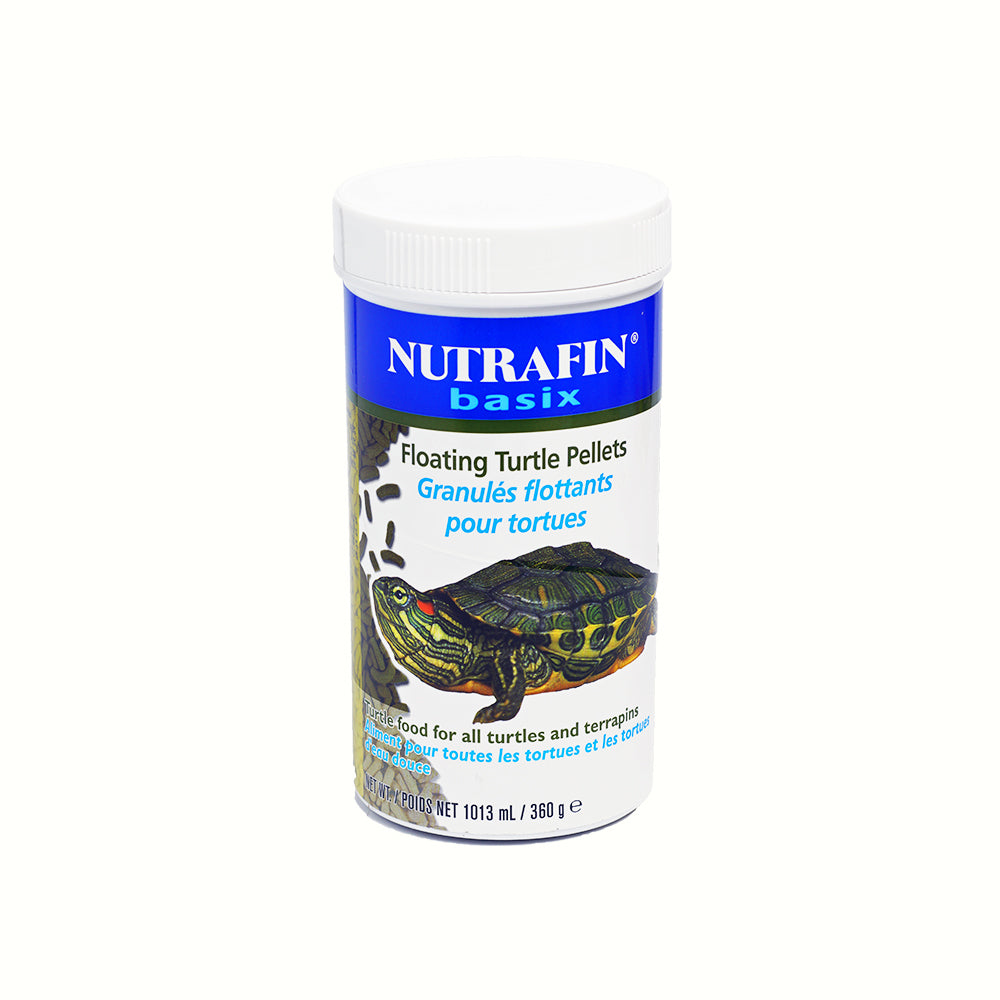 Turtle Pellets 360g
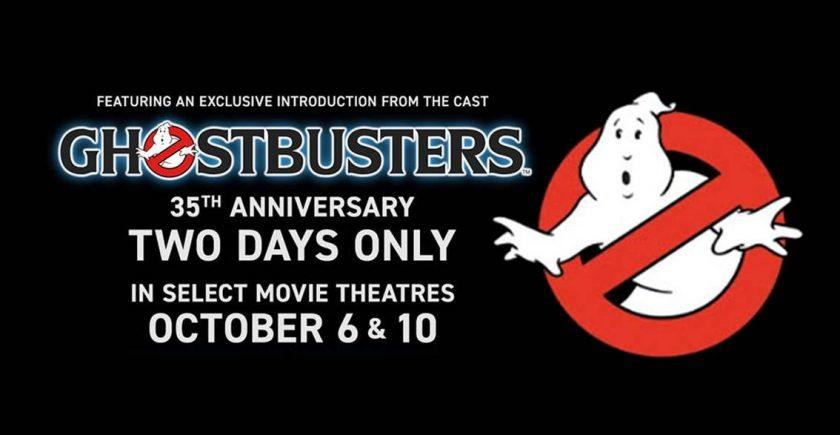 ghostbusters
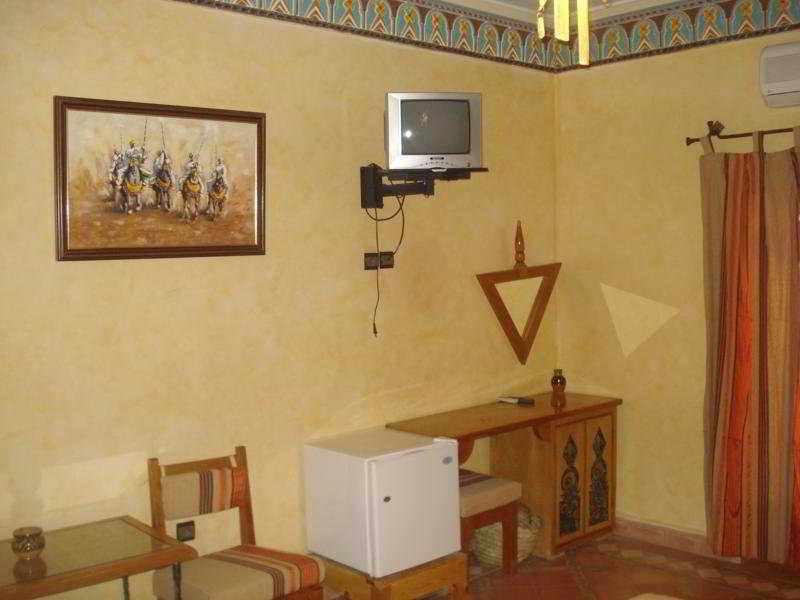 Hotel Kasbah Lamrani Tinghir Exteriör bild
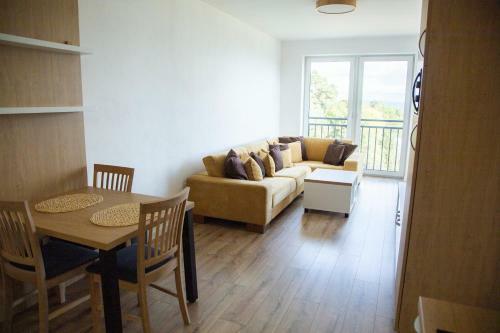 Apartamento Bojnice Castle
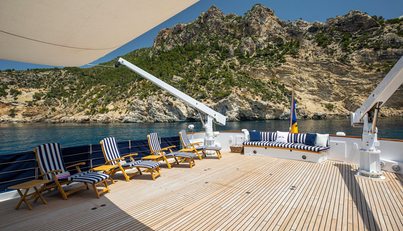 MONACO For Sale image20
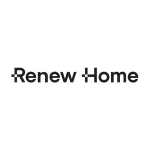 Renew Home's Logo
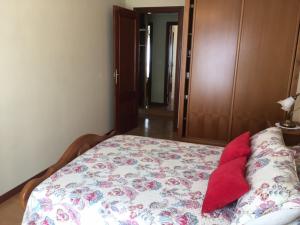 Fotografie z fotogalerie ubytování Apartamento Delia v destinaci Cangas de Onís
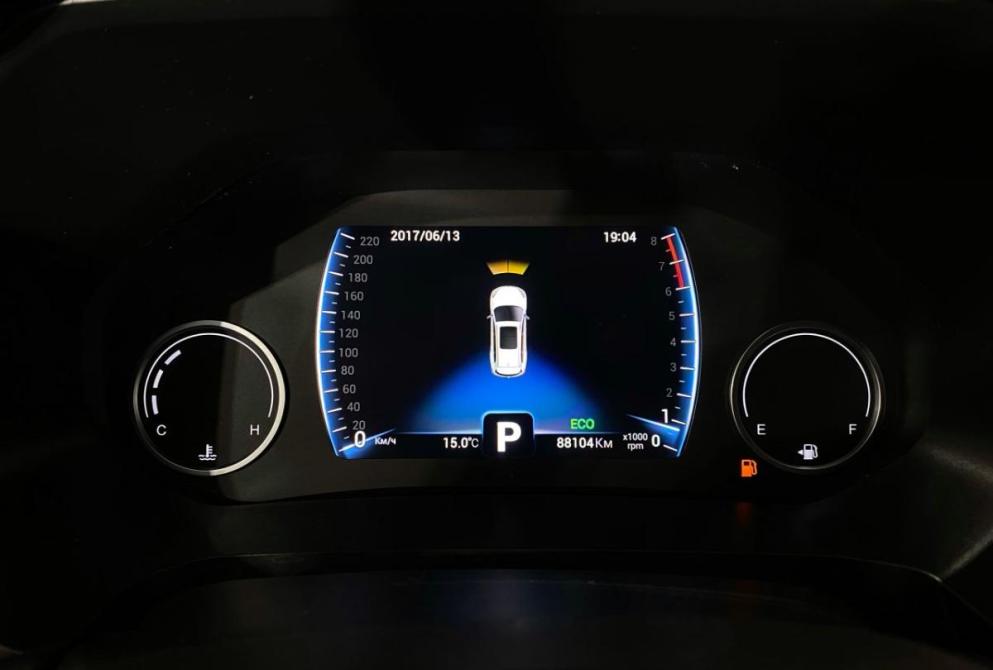 Chery Tiggo 8 I Рестайлинг Саранск  - изображение 16
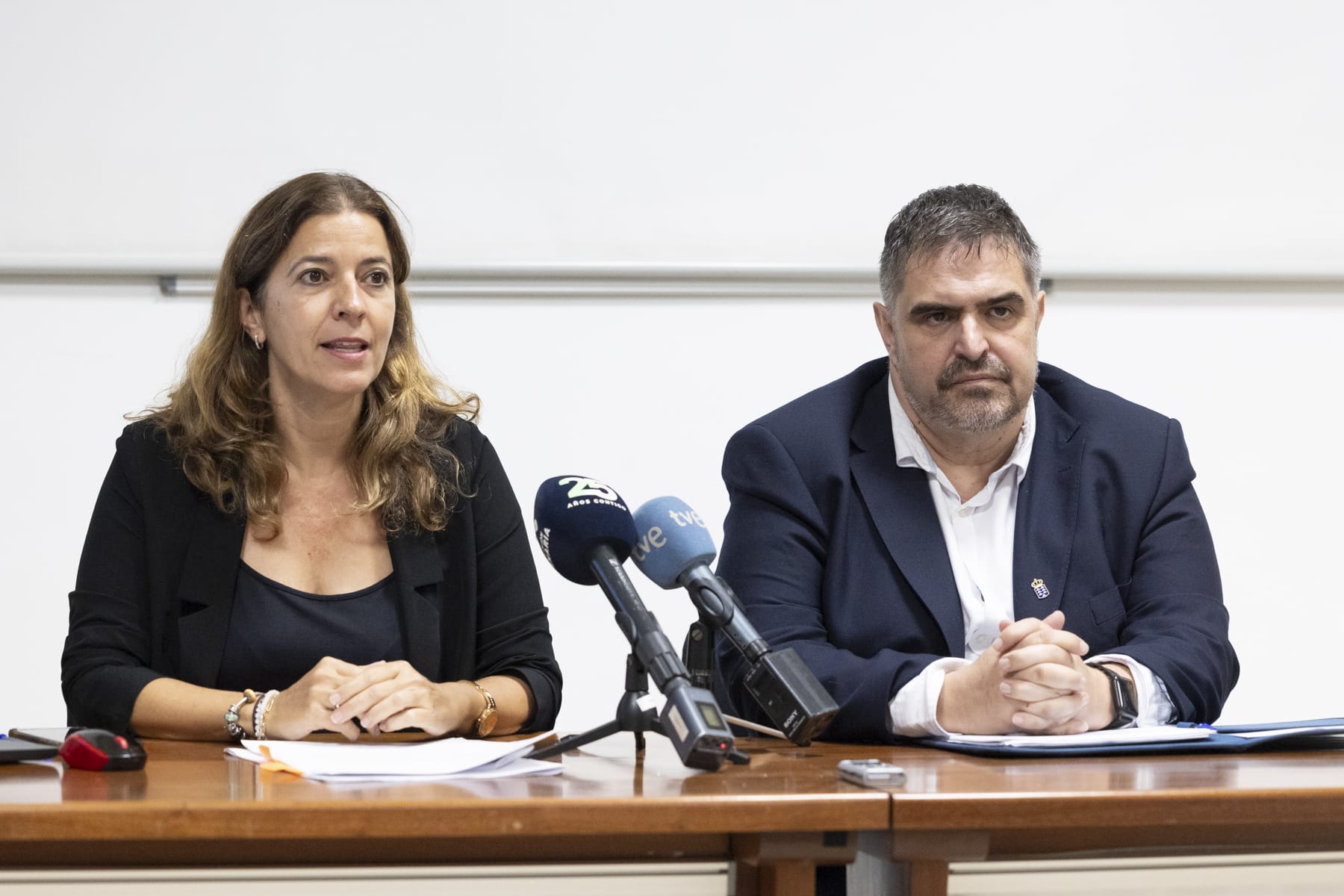 PARO DE LARGA DURACIÓN BAJA EN CANARIAS-OCTUBRE 5-11-24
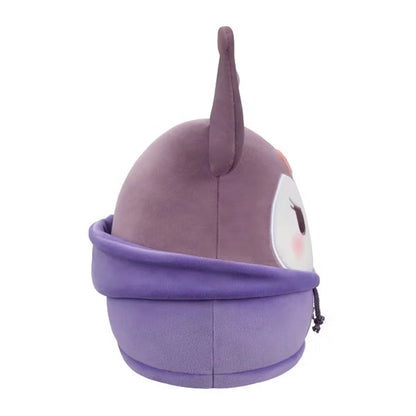 Squishmallows - Little Plush 8" Hello Kitty and Friends- Kuromi in Dabodabo Hoodie | 1-6Y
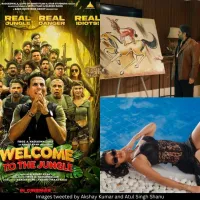Akshay Kumar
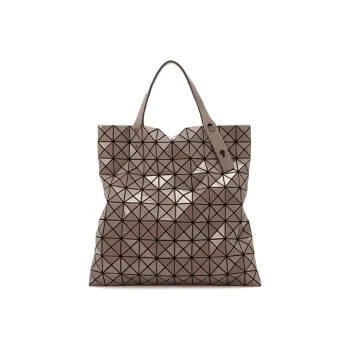 ISSEY MIYAKE Prism Handbags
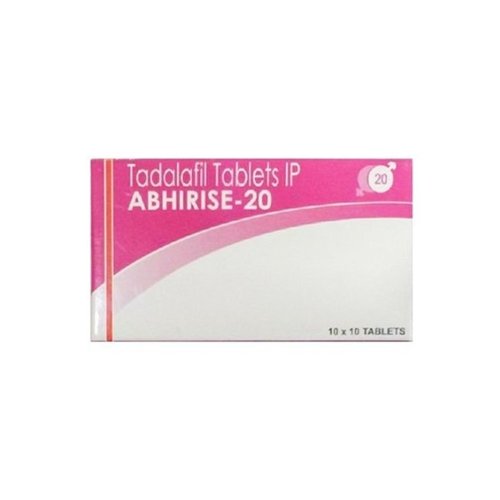Abhirise 20 Mg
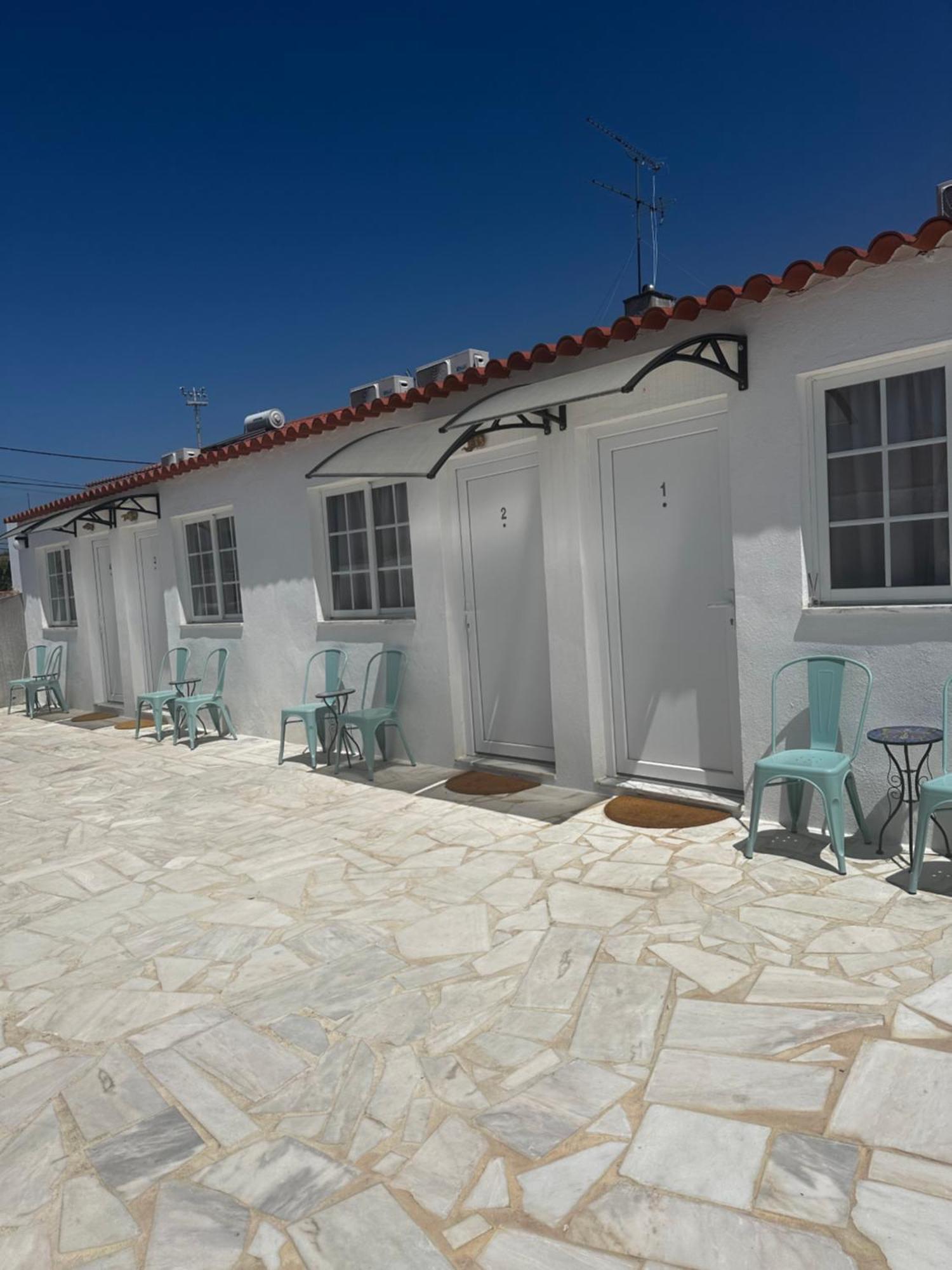 Casa Da Calma - Guesthouse الأندروال المظهر الخارجي الصورة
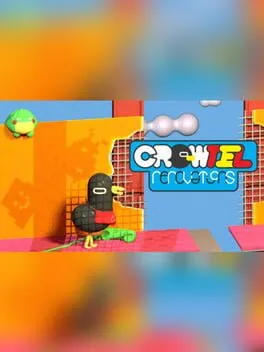  Crowtel Renovations  cover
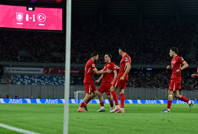 Türkiye-İspanya maçı muhtemel 11'ler: Arda ve Yamal kapışması!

**GOAL OF THE EXERCISE**
All records above must be copied exactly, though the pictures they hold are to be left out.

**EXERCISE OUTPUT**
 Turtle Pellets 360g
 ghostbusters
 Hotel Kasbah Lamrani Tinghir Exteriör bild
 Apartamento Bojnice Castle
 MONACO For Sale image20
 Renew Home's Logo
 Fotografie z fotogalerie ubytování Apartamento Delia v destinaci Cangas de Onís
 Chery Tiggo 8 I Рестайлинг Саранск  - изображение 16
 PARO DE LARGA DURACIÓN BAJA EN CANARIAS-OCTUBRE 5-11-24
 Squishmallows - Little Plush 8" Hello Kitty and Friends- Kuromi in Dabodabo Hoodie | 1-6Y
Akshay Kumar
 ISSEY MIYAKE Prism Handbags
Abhirise 20 Mg
 Casa Da Calma - Guesthouse الأندروال المظهر الخارجي الصورة
  Crowtel Renovations  cover
 Türkiye-İspanya maçı muhtemel 11'ler: Arda ve Yamal kapışması!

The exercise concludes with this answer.